I thought this were defaults on Debian and Ubuntu; what are you using ?

sshd_config could also mention something about version - you need ssh v2 for rsa to work.

make sure remote sshd re-reads the modified configuration file, by restarting it :
/etc/init.d/ssh restart

if it still doesn't work, look in /var/log/auth for indications.

hyper_ch
December 21st, 2008, 01:19 PM
on the local system run:


ssh-keygen -t dsa


then run on the local system

cat ~/.ssh/id_dsa.pub | ssh -l REMOTE_USER REMOTE_SERVER 'cat >> ~/.ssh/authorized_keys'


That's it.

Of course replace REMOTE_USER and REMOTE_SERVER with the actual values.

SiHa
December 21st, 2008, 03:59 PM
Koenn / hyper_ch

Thanks both, turns out I had been a bit silly (my PC is called 'Numpty' for a reason!)

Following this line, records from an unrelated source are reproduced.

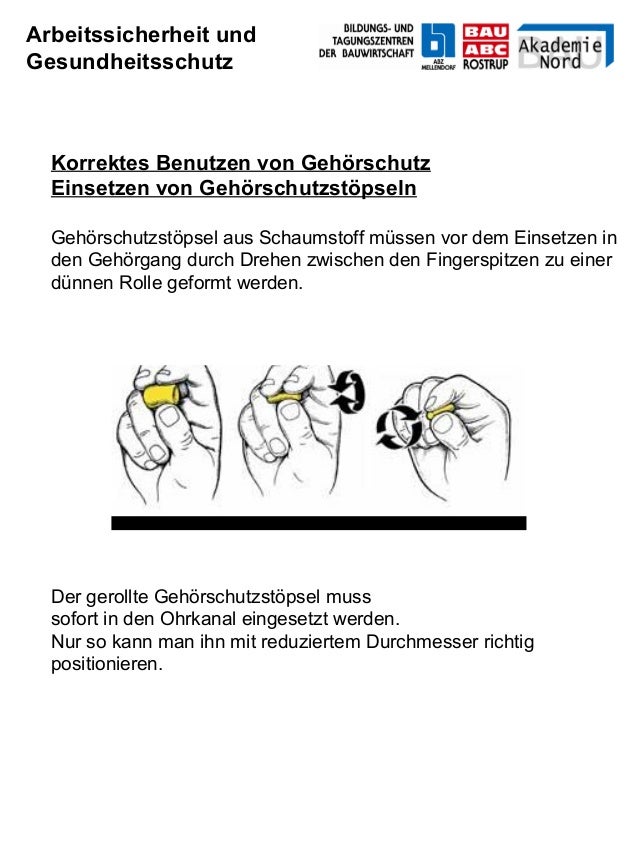 Arbeitssicherheit und Gesundheitsschutz

BILDUNGS- UND TAGUNGSZENTREN DER BAUWIRTSCHAFT

ABZ MELLENDORF

BAU ABC ROSTRUP

Akademie Nord

Korrektes Benutzen von Gehörschutz
Einsetzen von Gehörschutzstöpseln

Gehörschutzstöpsel aus Schaumstoff müssen vor dem Einsetzen in den Gehörgang durch Drehen zwischen den Fingerspitzen zu einer dünnen Rolle geformt werden.

Der gerollte Gehörschutzstöpsel muss
sofort in den Ohrkanal eingesetzt werden.
Nur so kann man ihn mit reduziertem Durchmesser richtig positionieren.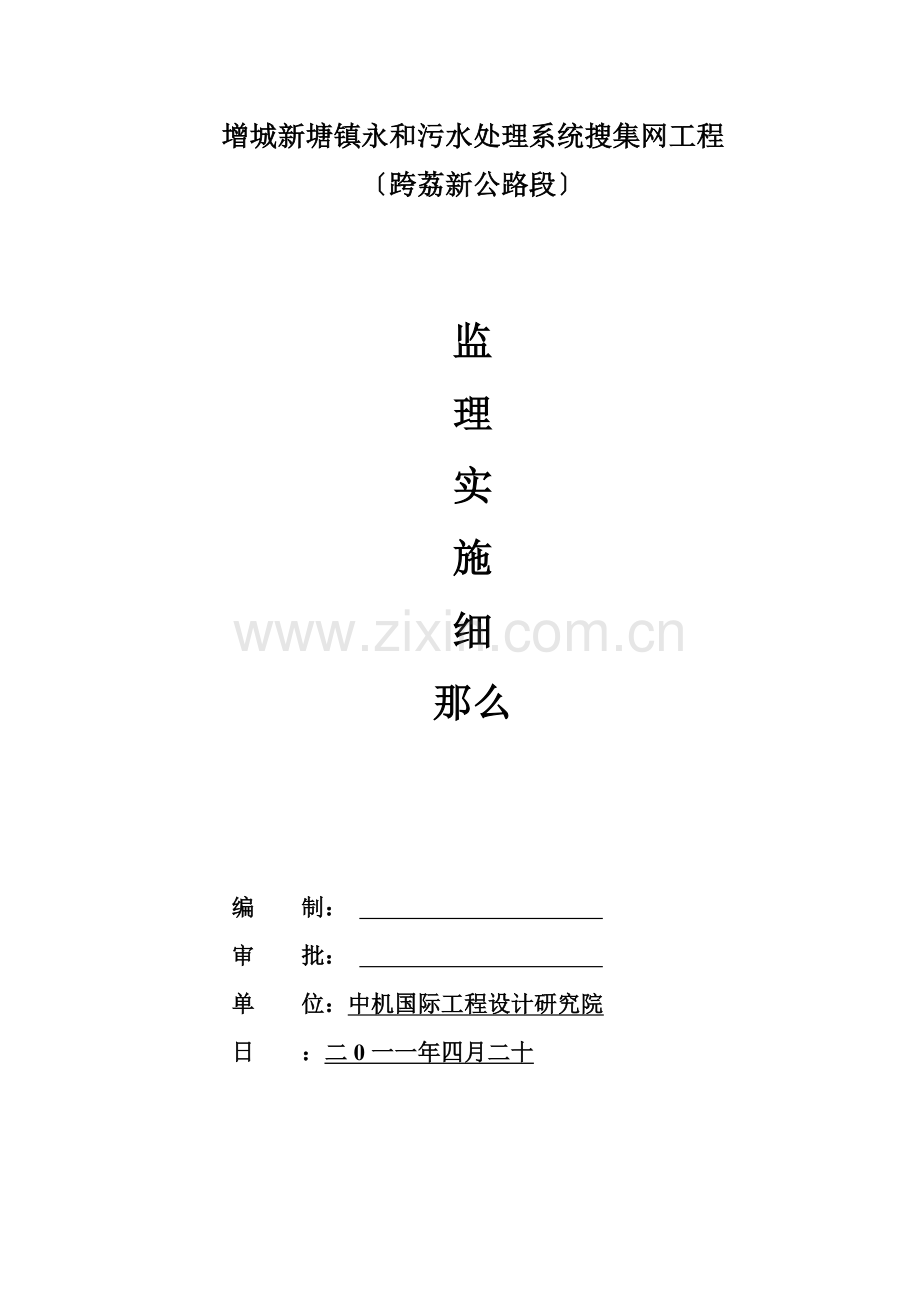 增城新塘镇永和污水处理系统搜集网工程

〔跨荔新公路段〕

监

理

实

施

细

那么

编 制：____

审 批：____

单 位：中机国际工程设计研究院

日 ：二0一一年四月二十

www.zixin.com.cn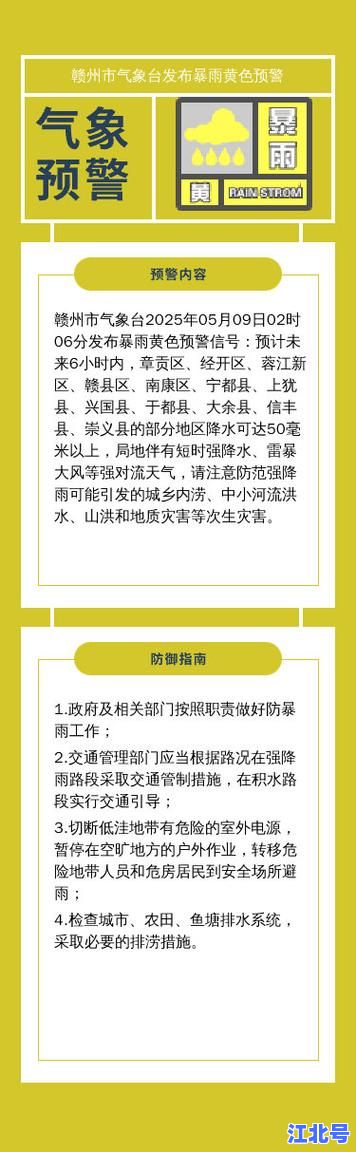 赣州市气象台发布暴雨黄色预警

气象预警

暴雨

黄

RAIN STROM

预警内容

赣州市气象台2025年05月09日02时06分发布暴雨黄色预警信号：预计未来6小时内，章贡区、经开区、蓉江新区、赣县区、南康区、宁都县、上犹县、兴国县、于都县、大余县、信丰县、崇义县的部分地区降水可达50毫米以上，局地伴有短时强降水、雷暴大风等强对流天气，请注意防范强降雨可能引发的城乡内涝、中小河流洪水、山洪和地质灾害等次生灾害。

防御指南

1.政府及相关部门按照职责做好防暴雨工作；

2.交通管理部门应当根据路况在强降雨路段采取交通管制措施，在积水路段实行交通引导；

3.切断低洼地带有危险的室外电源，暂停在空旷地方的户外作业，转移危险地带人员和危房居民到安全场所避雨；

4.检查城市、农田、鱼塘排水系统，采取必要的排涝措施。

江北号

I'd got confused about what box wanted what, and I'd created the keys on the server (ie the box I wanted to connect to) and copied them to authorized_keys on the box I wanted to connect from. As I said in the OP this is my first outing into the whole field of public key encryption. I finally found the official pages on the Ubuntu Community Documentation, and I sorted it in the end.

- /etc/sshd/sshd_config should contain
RSAAuthentication yes
PubkeyAuthentication yes

I thought this were defaults on Debian and Ubuntu; what are you using ?
Ubuntu 8.04 AMD64.

'RSAAuthentication yes' was OK, but 'PubkeyAuthentication' I'm sure said 'no', but I'm starting to doubt myself now...:confused:

Anyway thread solved, thanks both for your help.